I find myself filled with just anger at the terrible harm done, placing myself squarely on the side of the “good people.” After all, I had no part in creating or running the residential schools, which ended before I even reached adulthood. I’ve never had a goal of committing cultural genocide against an entire group of people. I believe racism is always wrong. My goal is to stand on the side of justice and to live with mercy. I even have a colourful yard sign on my lawn proclaiming that hate of all forms has no place in my home. Surely, I am not complicit. Not I.

But the truth is that I am complicit; I am not without guilt. And, I think, each of us—every single person—is likewise not without guilt.

When we take a deep, honest, and genuine look into our own hearts, we are all apt to see sinful attitudes that cause a whole lot of harm and pain to others. Things that make us complicit in the perpetuation of systems, classifications, and societies that value some and devalue others, a juxtaposition of privilege and suffering.

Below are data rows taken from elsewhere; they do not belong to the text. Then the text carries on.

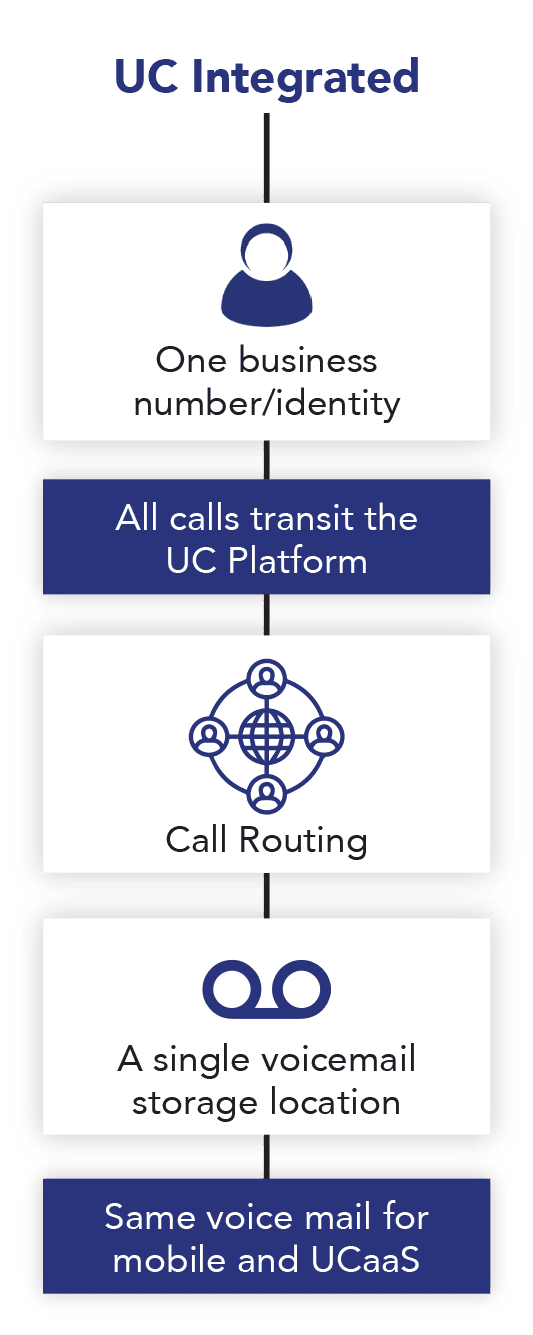 UC Integrated

One business number/identity

All calls transit the UC Platform

Call Routing

A single voicemail storage location

Same voice mail for mobile and UCaaS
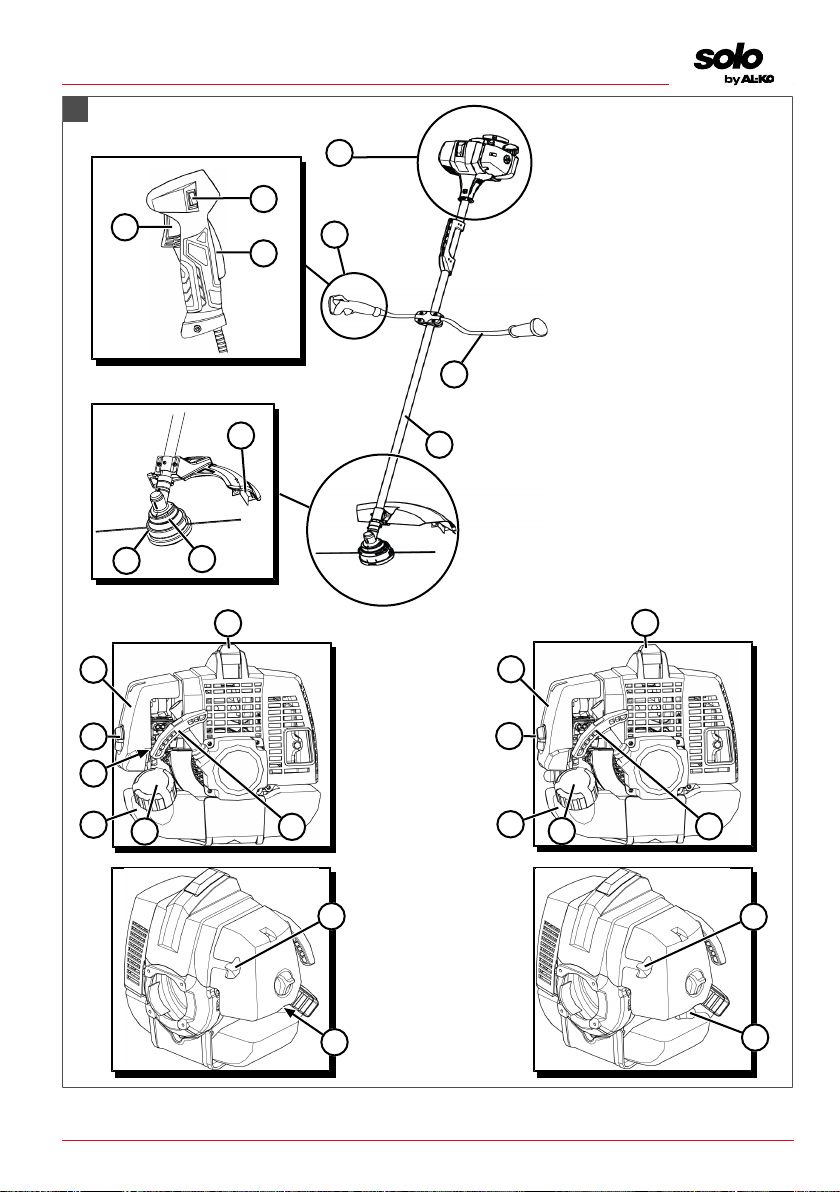 solo by AL-KO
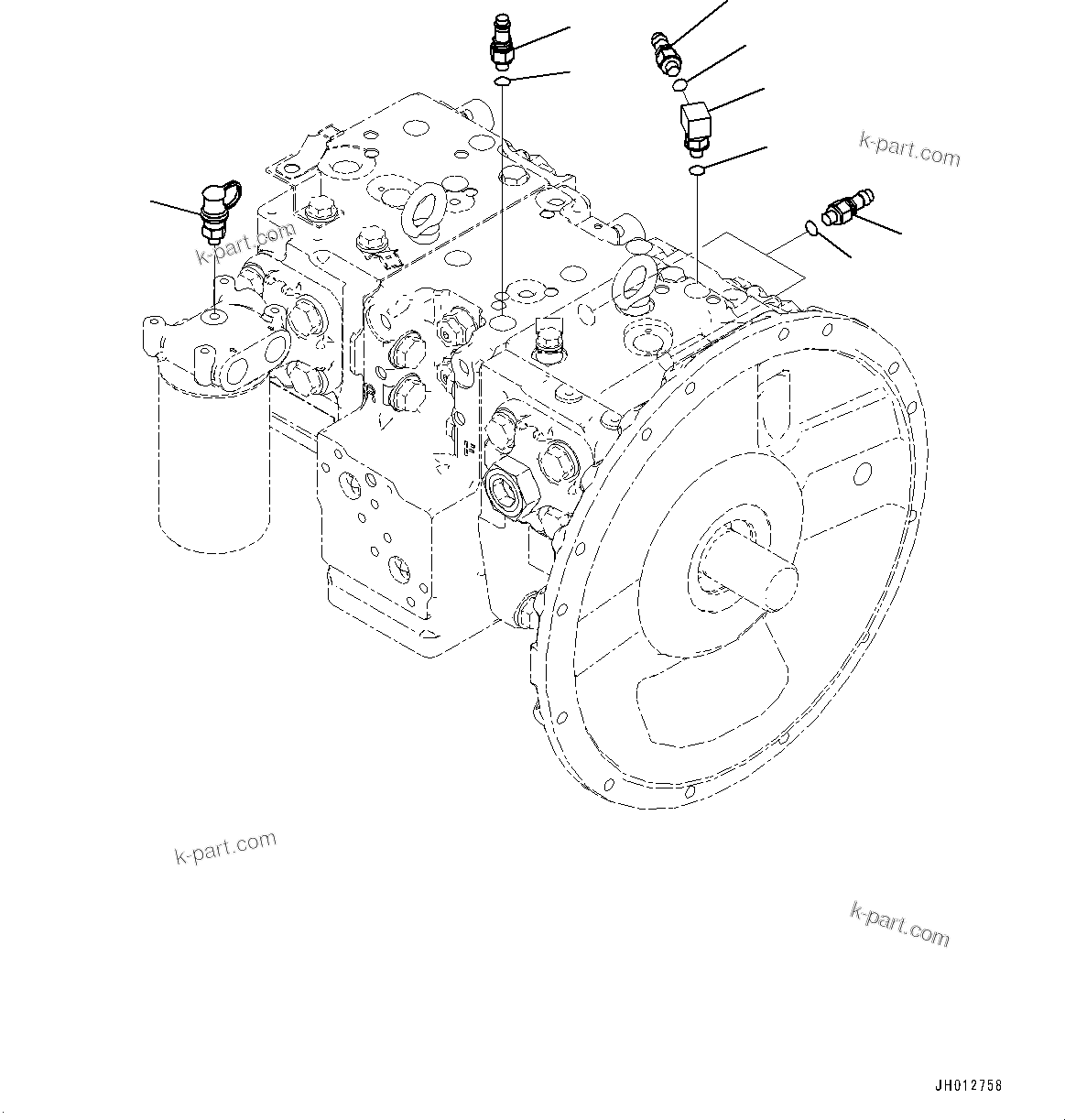 k-part.com

k-part.com

k-part.com

k-part.com

JH012758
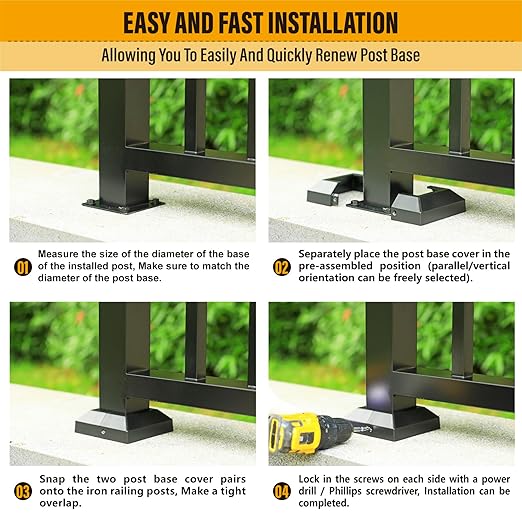 EASY AND FAST INSTALLATION

Allowing You To Easily And Quickly Renew Post Base

01 Measure the size of the diameter of the base of the installed post, Make sure to match the diameter of the post base.

02 Separately place the post base cover in the pre-assembled position (parallel/vertical orientation can be freely selected).

03 Snap the two post base cover pairs onto the iron railing posts, Make a tight overlap.

04 Lock in the screws on each side with a power drill / Phillips screwdriver, Installation can be completed.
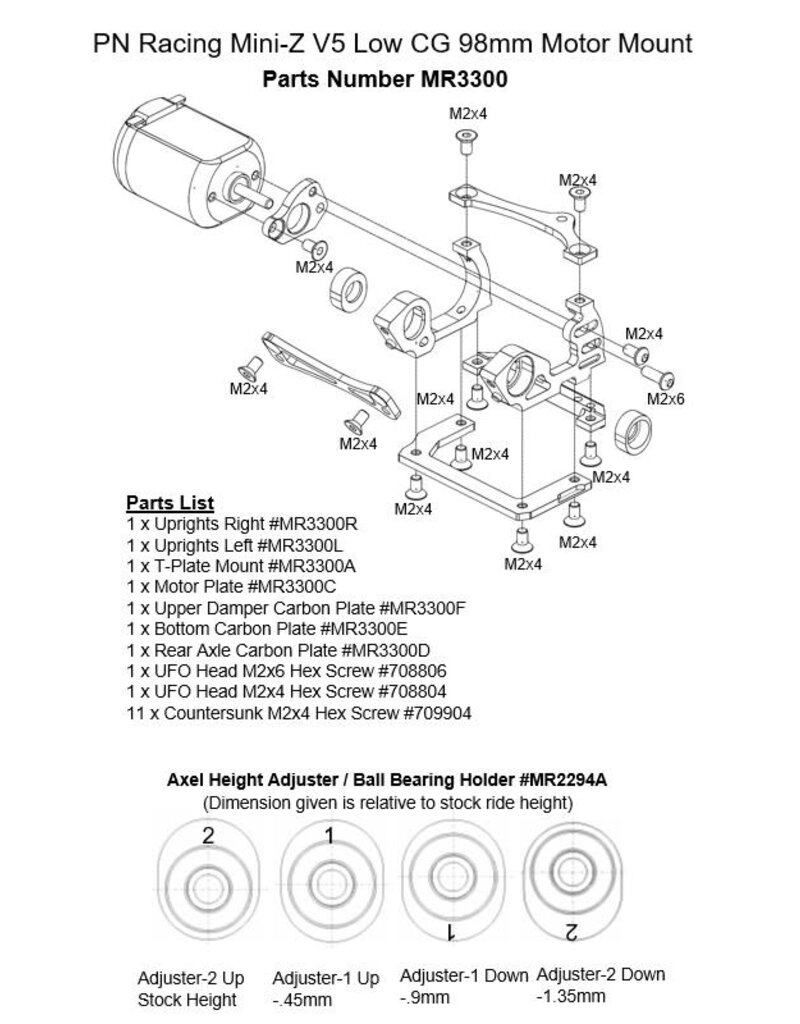 PN Racing Mini-Z V5 Low CG 98mm Motor Mount
Parts Number MR3300

M2x4
M2x4
M2x4
M2x4
M2x6
M2x4
M2x4
M2x4
M2x4
M2x4
M2x4
M2x4
M2x4

Parts List
1 x Uprights Right #MR3300R
1 x Uprights Left #MR3300L
1 x T-Plate Mount #MR3300A
1 x Motor Plate #MR3300C
1 x Upper Damper Carbon Plate #MR3300F
1 x Bottom Carbon Plate #MR3300E
1 x Rear Axle Carbon Plate #MR3300D
1 x UFO Head M2x6 Hex Screw #708806
1 x UFO Head M2x4 Hex Screw #708804
11 x Countersunk M2x4 Hex Screw #709904

Axel Height Adjuster / Ball Bearing Holder #MR2294A
(Dimension given is relative to stock ride height)

2
1
1
2

Adjuster-2 Up
Stock Height

Adjuster-1 Up
-.45mm

Adjuster-1 Down
-.9mm

Adjuster-2 Down
-1.35mm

Attitudes such as judgment, superiority, pride, self-promotion, and hatred are thorns that germinate in our hearts until they ultimately bloom into actions, big and small, in which we love and welcome some people and yet deny others. Automatic prejudices cause us to react to or even treat the privileged as if they have great honor, the kind of people we want to welcome into our lives and families with open arms, and yet we react to and treat those at the bottom as the kind of people we want to hold at arm’s length or push away even farther.

This pushing away of those we deem less worthy is perpetrated against numerous groups or classifications of people and can come in many forms from racism to ableism to ageism to homophobia to classism to all sorts of ways in which we see ourselves as better than another. The consequence is always that someone is devalued or harmed. It creates inequities, injustices, and a world of pain, rejection, suffering, and loss for the people on the bottom, those who are quite possibly already hurting deeply.

How easy I find it to live a life where it is the norm to look the other way while holding onto my own privilege in a world where others are devalued, looked down upon, and mistreated. It’s personally very rewarding.

And yet this is utterly wrong. You see, when we look at the gospel accounts of how Jesus lived his life, we notice that very often it was the broken and hurting of society that he chose to sit with and visit. Jesus didn’t show a preference for the high in society over the people with less privilege. So often we do differently.

The answer is to bring our hearts to the Creator, to ask our loving God who values mercy and justice so highly to search us and reveal the ways and attitudes within our hearts and lives that are hurtful to others. To implore our Father to weed them out of us and replace them with humility, gentleness, justice, mercy, fairness, and most of all love.

Psalm 139:23-24 leads us in this crying out to God: Search me, O God, and know my heart; Try me and know my anxious thoughts; And see if there be any hurtful way in me, And lead me in the everlasting way.